6Drive Away (LFI 2011-01)
Incident Summary - After completing the fuelling
of an A320 the operator was distracted while
following the disconnection procedure. He thought
that he had disconnected the deck hose to the
aircraft. He then closed the deck panel from the
ground using another piece of equipment. The deck
panel operated the vehicles deck hose anti-lock
system, which was now ineffective. The operator
then drove away from the aircraft, as the hose
was still connected the aircraft coupling point
sheered and approximately 5 litres of fuel was
spilt from the hose. There was no further damage
to the aircraft and the spill was fully contained.
Panel
Antilock operated by magnet
- Toolbox Talk Discussion Points -
- If you become distracted whilst following the
disconnection procedure what would you do? - During your 360 Walkaround you spot a panel on
the elevating work platform that has been left
open. Would you try and close it from the ground?
Or would you return to the platform to ensure it
was safe to close the panel? - The failure of the interlock design played a
large part in this incident. Are the interlock
systems regularly inspected at your location to
ensure they are working correctly? Is everyone
aware of the correct operating procedure for
interlocks at your location?
Pin should have stopped panel lowering
Can you think of any similar Near Misses that YOU
have experienced or witnessed? Did you report it?
7Defective Coupling Wrist injury (LFI 2010-13)
- Incident Summary An operator was starting a
fueller loading operation. When locking the
coupling of the loading facility hose to the
fueller connection, he felt a strong pain in his
right wrist. The pain persisted so the next day a
medical check was made and a sprain with partial
tearing of ligament of his wrist was diagnosed.
This resulted in a 2 week absence from work.
- Root Causes
- Use of defective equipment. An investigation
discovered that the couplings were known to have
been very hard to manoeuvre for several months/
This recurrent technical problem had not been
recorded on a register. - An incomplete preventive maintenance program
meant that these items were not inspected.
- Lessons Learnt
- A suitable method for reporting all technical
problems on equipment is needed and these
should be recorded in order to identify any
deviation and to prepare on time, appropriate
corrective/preventive action. - Preventive maintenance programmes must be
reviewed to ensure all appropriate site equipment
is included.
Can you think of any similar situations that YOU
have experienced or witnessed? Did you report it?
8Aircraft Incident (LFI 2011-02)
Incident Summary An operator was approaching an
Embraer aircraft to perform a fuelling, it was
late evening and raining with strong winds.
Normally the aircraft used for this flight was an
A320. The operator assumed that the aircraft was
an A320 and did not check the type aircraft as he
approached. The operator attempted to reverse
under the wing of the aircraft without a guide
person and contacted with the wing of the
aircraft with the fuellers elevating work
platform. There was minor damage to both the
aircraft and the elevating work platform.

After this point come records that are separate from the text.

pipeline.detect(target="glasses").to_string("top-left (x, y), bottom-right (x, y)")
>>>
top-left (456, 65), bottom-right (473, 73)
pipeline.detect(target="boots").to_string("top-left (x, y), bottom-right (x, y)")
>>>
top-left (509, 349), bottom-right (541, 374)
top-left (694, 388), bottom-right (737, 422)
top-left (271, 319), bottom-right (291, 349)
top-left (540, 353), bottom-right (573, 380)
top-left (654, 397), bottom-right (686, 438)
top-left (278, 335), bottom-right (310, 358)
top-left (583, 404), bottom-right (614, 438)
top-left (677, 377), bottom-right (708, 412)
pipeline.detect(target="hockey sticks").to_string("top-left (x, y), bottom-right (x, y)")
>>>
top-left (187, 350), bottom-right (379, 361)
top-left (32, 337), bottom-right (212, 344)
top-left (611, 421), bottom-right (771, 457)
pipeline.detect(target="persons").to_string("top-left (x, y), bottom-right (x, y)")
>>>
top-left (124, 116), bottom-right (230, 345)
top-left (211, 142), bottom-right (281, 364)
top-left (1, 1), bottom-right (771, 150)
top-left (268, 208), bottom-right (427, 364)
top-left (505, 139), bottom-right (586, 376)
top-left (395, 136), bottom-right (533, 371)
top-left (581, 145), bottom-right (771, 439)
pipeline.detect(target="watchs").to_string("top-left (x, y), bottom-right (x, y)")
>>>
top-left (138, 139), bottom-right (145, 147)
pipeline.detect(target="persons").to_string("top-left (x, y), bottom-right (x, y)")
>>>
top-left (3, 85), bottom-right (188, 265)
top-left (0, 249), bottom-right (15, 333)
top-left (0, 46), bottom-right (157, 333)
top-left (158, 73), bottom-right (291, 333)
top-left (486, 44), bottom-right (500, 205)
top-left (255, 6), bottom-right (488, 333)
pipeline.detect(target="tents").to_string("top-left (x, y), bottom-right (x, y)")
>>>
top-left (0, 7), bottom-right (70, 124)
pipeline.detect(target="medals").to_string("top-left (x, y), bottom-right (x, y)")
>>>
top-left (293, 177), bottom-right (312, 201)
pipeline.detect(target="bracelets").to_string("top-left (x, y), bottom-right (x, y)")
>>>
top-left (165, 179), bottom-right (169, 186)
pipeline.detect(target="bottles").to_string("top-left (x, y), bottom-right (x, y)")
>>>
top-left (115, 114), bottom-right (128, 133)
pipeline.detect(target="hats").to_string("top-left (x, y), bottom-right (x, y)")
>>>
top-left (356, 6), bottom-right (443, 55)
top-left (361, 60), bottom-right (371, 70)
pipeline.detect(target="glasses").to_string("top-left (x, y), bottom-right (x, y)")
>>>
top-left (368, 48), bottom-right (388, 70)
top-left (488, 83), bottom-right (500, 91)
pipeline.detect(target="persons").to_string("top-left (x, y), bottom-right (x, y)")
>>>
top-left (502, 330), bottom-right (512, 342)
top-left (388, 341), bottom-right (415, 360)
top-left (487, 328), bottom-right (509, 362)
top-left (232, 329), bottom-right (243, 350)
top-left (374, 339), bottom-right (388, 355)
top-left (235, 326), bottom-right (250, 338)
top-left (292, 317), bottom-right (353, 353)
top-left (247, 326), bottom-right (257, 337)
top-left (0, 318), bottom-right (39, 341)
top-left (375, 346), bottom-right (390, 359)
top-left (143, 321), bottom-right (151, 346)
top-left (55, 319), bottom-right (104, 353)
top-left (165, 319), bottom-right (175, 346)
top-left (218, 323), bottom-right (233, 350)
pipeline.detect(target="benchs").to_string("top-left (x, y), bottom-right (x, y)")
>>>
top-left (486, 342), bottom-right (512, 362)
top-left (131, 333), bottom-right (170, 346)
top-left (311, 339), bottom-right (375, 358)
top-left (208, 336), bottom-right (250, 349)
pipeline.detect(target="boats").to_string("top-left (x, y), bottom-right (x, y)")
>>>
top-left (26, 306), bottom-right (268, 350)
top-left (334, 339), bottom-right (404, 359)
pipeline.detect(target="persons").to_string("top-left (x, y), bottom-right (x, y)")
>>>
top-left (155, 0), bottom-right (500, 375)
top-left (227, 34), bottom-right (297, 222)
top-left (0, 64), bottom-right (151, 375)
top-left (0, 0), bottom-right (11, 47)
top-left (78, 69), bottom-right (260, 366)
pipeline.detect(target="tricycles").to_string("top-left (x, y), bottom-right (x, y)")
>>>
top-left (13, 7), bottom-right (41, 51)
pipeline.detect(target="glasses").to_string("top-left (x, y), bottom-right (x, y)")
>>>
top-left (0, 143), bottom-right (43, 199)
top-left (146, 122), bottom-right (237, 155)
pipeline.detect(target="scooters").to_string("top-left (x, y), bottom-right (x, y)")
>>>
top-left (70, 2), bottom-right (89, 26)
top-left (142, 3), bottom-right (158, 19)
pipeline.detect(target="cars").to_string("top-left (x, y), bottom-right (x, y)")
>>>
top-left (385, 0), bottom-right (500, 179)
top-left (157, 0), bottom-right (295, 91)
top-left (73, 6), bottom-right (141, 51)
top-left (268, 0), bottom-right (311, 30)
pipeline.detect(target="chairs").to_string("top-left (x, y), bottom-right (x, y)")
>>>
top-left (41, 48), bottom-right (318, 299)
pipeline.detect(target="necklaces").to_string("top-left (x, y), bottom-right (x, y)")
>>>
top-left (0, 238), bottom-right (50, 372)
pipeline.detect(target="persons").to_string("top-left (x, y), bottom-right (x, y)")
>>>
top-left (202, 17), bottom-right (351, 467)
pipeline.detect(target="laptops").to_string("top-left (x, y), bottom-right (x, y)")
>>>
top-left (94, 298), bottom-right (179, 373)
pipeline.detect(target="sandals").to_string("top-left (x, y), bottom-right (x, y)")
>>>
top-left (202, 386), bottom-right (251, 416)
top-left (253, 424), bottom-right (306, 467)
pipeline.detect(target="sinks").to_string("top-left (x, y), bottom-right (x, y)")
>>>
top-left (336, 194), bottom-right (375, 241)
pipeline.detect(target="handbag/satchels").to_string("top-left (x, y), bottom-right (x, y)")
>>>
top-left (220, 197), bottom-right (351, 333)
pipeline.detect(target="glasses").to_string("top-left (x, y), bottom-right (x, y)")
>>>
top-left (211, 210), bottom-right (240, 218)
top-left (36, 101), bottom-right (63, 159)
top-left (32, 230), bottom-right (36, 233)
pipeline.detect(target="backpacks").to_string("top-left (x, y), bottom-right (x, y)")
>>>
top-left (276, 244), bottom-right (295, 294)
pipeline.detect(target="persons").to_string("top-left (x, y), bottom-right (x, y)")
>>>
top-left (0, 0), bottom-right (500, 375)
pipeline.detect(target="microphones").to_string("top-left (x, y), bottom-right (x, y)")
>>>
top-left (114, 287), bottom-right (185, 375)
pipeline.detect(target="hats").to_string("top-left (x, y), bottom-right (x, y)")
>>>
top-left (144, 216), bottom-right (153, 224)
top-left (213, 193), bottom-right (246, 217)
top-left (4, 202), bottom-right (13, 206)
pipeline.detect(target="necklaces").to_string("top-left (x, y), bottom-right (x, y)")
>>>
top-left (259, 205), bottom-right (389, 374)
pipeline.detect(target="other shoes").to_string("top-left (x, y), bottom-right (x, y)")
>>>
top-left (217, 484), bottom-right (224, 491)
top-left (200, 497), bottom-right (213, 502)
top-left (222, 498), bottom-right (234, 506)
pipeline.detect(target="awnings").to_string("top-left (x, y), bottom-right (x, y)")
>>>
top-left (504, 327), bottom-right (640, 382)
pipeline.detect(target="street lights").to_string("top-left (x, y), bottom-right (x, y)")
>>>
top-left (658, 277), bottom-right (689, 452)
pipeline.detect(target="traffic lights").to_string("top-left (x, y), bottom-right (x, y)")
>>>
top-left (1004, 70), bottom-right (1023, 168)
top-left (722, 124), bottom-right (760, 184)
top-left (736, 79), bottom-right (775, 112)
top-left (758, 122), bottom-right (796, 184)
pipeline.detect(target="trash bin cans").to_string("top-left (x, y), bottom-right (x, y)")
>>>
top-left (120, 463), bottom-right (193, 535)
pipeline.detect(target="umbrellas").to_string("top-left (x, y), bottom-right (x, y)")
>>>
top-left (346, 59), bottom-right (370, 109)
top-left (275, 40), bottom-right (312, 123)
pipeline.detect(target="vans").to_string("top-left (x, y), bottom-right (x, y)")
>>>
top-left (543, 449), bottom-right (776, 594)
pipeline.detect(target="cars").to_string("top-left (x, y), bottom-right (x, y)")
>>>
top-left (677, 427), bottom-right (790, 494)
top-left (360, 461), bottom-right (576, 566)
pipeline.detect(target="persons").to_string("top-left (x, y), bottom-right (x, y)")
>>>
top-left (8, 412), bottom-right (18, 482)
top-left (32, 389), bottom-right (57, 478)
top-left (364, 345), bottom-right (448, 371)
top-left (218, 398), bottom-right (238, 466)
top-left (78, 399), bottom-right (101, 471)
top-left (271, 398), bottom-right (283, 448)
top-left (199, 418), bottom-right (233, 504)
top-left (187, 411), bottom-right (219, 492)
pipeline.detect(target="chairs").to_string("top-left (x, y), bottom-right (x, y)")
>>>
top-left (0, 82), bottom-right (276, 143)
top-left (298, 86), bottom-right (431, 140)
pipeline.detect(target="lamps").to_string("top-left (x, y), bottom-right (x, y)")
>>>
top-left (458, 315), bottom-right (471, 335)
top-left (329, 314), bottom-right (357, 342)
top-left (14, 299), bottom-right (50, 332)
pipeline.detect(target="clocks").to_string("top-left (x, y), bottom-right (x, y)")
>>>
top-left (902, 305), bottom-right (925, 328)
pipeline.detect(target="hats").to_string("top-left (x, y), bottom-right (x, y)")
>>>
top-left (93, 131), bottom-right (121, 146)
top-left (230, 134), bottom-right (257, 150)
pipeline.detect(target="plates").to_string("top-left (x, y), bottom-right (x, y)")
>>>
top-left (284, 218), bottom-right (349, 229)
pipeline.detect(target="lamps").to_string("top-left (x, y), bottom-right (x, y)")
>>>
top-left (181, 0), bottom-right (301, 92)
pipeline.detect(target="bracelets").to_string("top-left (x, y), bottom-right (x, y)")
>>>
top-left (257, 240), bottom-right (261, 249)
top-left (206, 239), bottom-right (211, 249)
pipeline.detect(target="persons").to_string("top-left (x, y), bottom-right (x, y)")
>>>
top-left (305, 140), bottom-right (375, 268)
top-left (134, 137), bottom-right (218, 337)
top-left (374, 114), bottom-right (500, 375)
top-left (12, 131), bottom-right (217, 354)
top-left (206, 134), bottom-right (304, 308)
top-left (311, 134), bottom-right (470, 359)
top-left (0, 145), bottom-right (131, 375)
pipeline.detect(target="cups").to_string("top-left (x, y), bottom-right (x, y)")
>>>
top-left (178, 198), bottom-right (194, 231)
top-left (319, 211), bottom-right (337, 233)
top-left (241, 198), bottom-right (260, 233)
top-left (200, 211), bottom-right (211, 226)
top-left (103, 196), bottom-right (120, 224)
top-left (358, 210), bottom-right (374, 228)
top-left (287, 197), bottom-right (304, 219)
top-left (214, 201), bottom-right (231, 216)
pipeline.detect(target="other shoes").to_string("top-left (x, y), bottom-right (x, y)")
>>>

Minor damage to aircraft wing
Minor damage to the elevation work platform
- Toolbox Talk Discussion Points-
- When you approach a stand to refuel an aircraft
what do you consider in your Last Minute Risk
Assessment? - The operator could not get into the correct
refuelling position because of other apron
traffic, so decided to try and reverse into
position. What would you have done in this
situation?
Can you think of any similar situations that YOU
have experienced or witnessed? Did you report it?